■ YOUR GOAL
Work through the listing below and count the lines that hold "site". Answer with the number alone.

■ PROVIDED DATA
*** Block opens ***
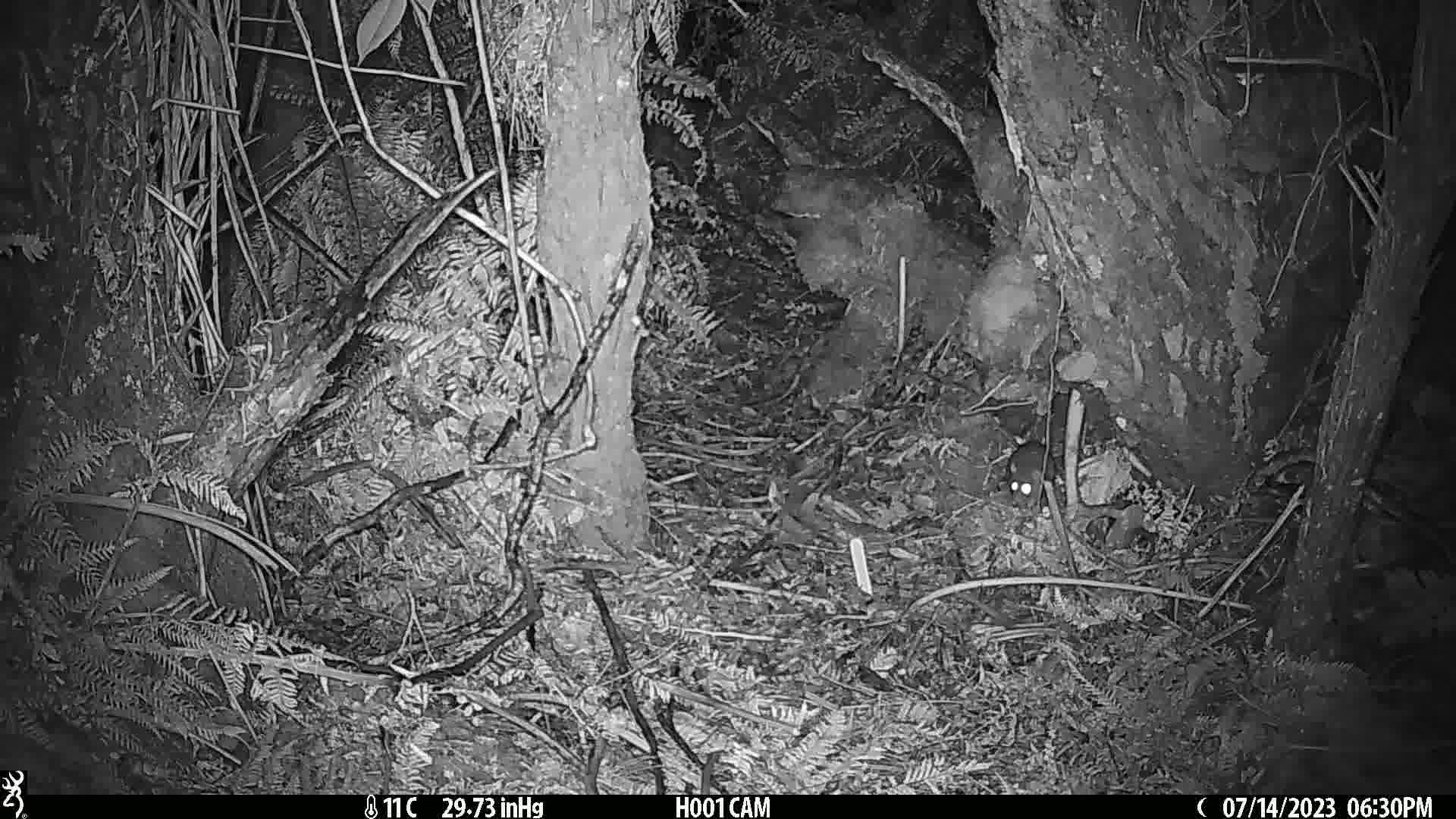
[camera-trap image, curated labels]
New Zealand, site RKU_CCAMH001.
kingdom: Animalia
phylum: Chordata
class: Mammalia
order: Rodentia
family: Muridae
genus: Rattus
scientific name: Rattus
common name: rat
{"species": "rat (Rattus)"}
*** Block closes ***
*** Block opens ***
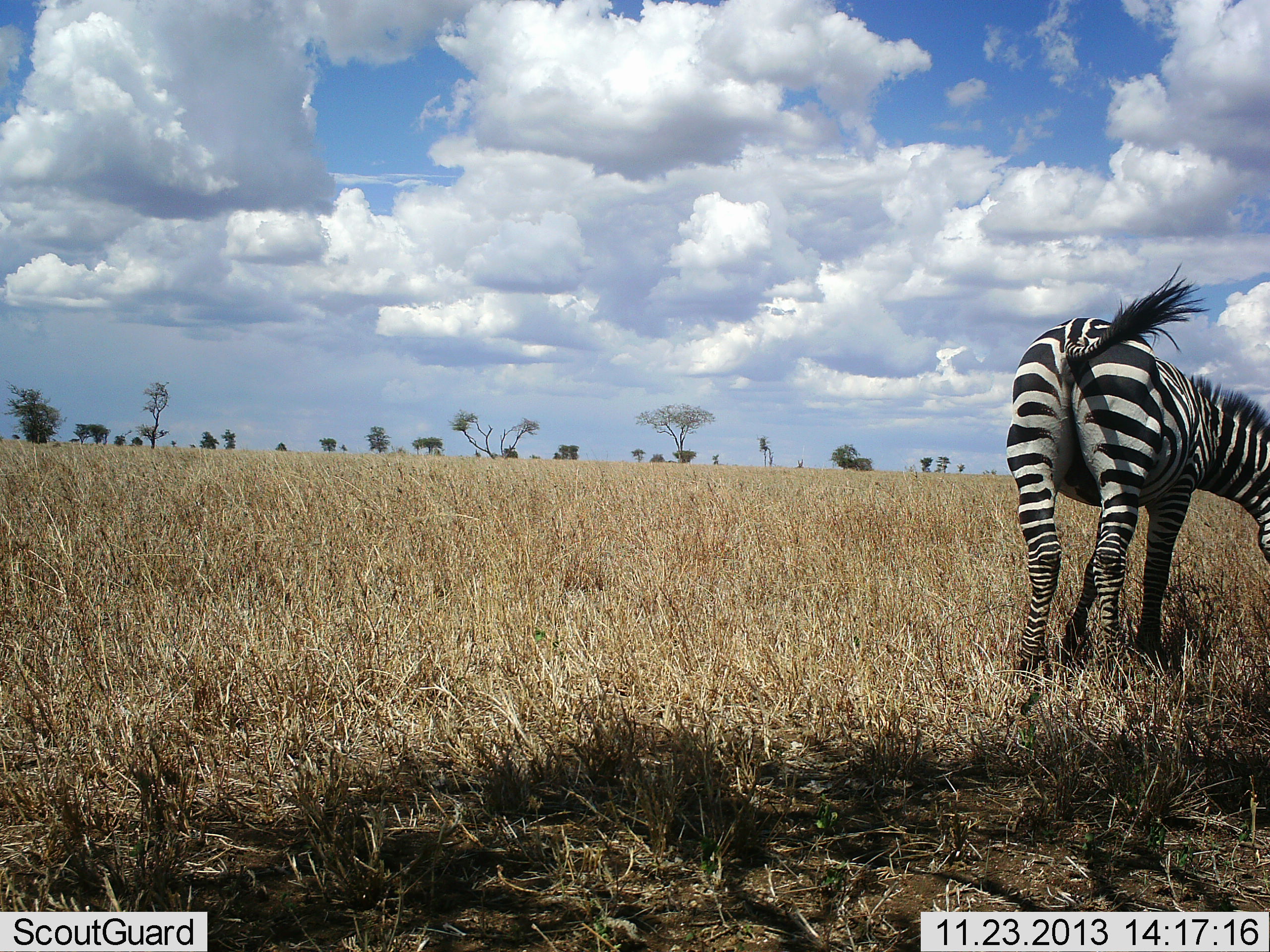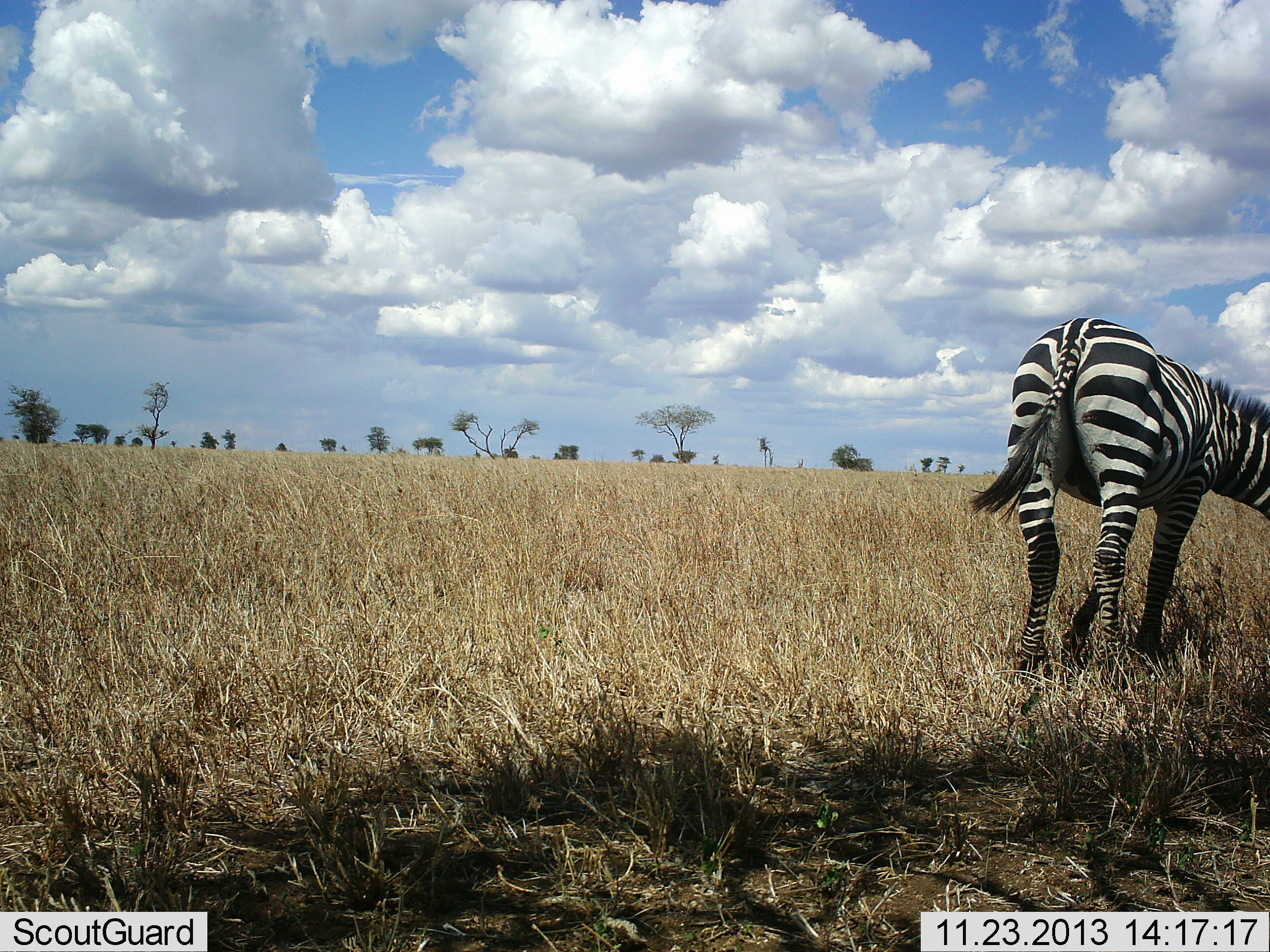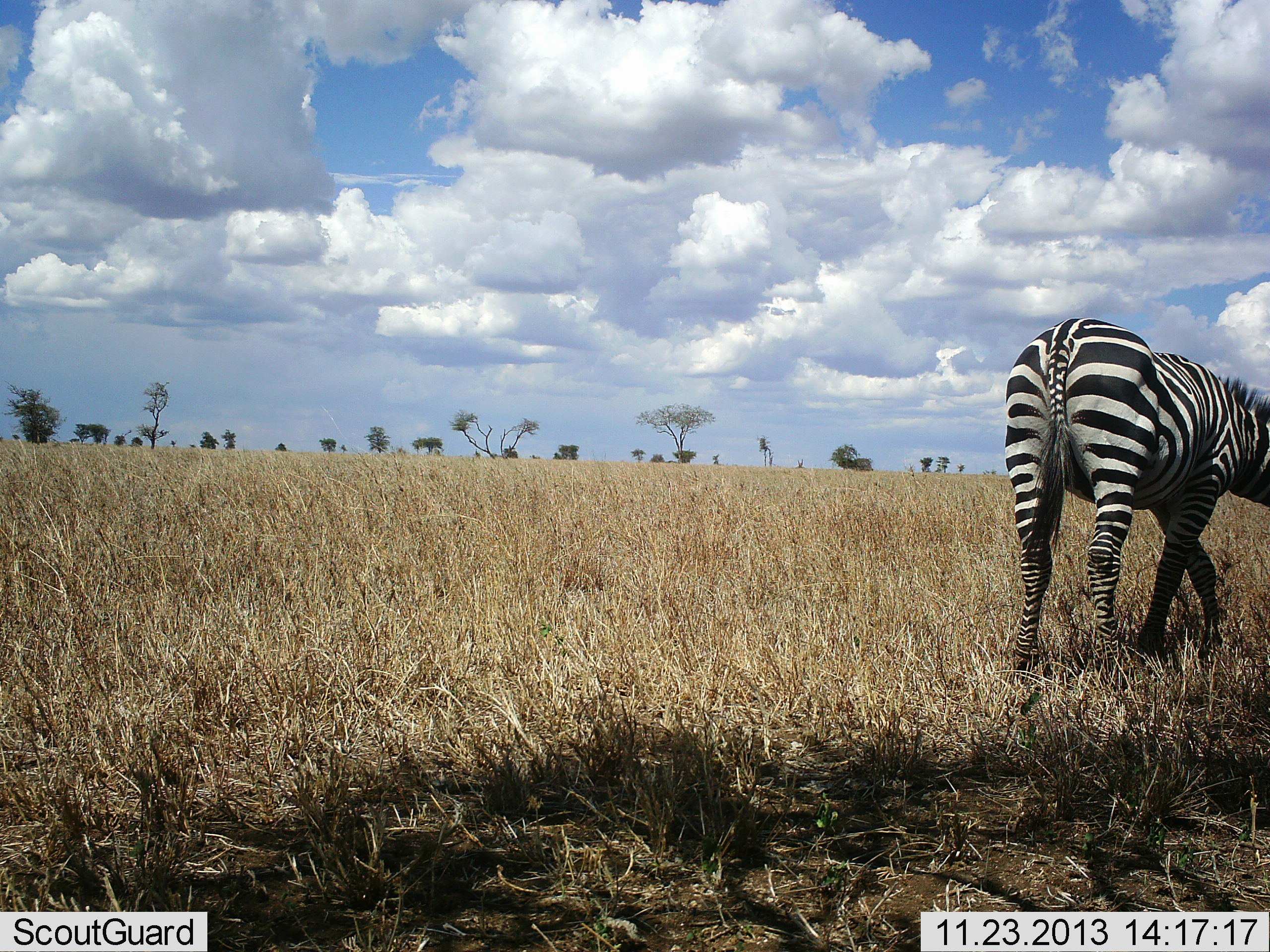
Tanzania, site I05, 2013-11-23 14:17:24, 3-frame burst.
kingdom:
*** Block closes ***
■ TASK RESULT
2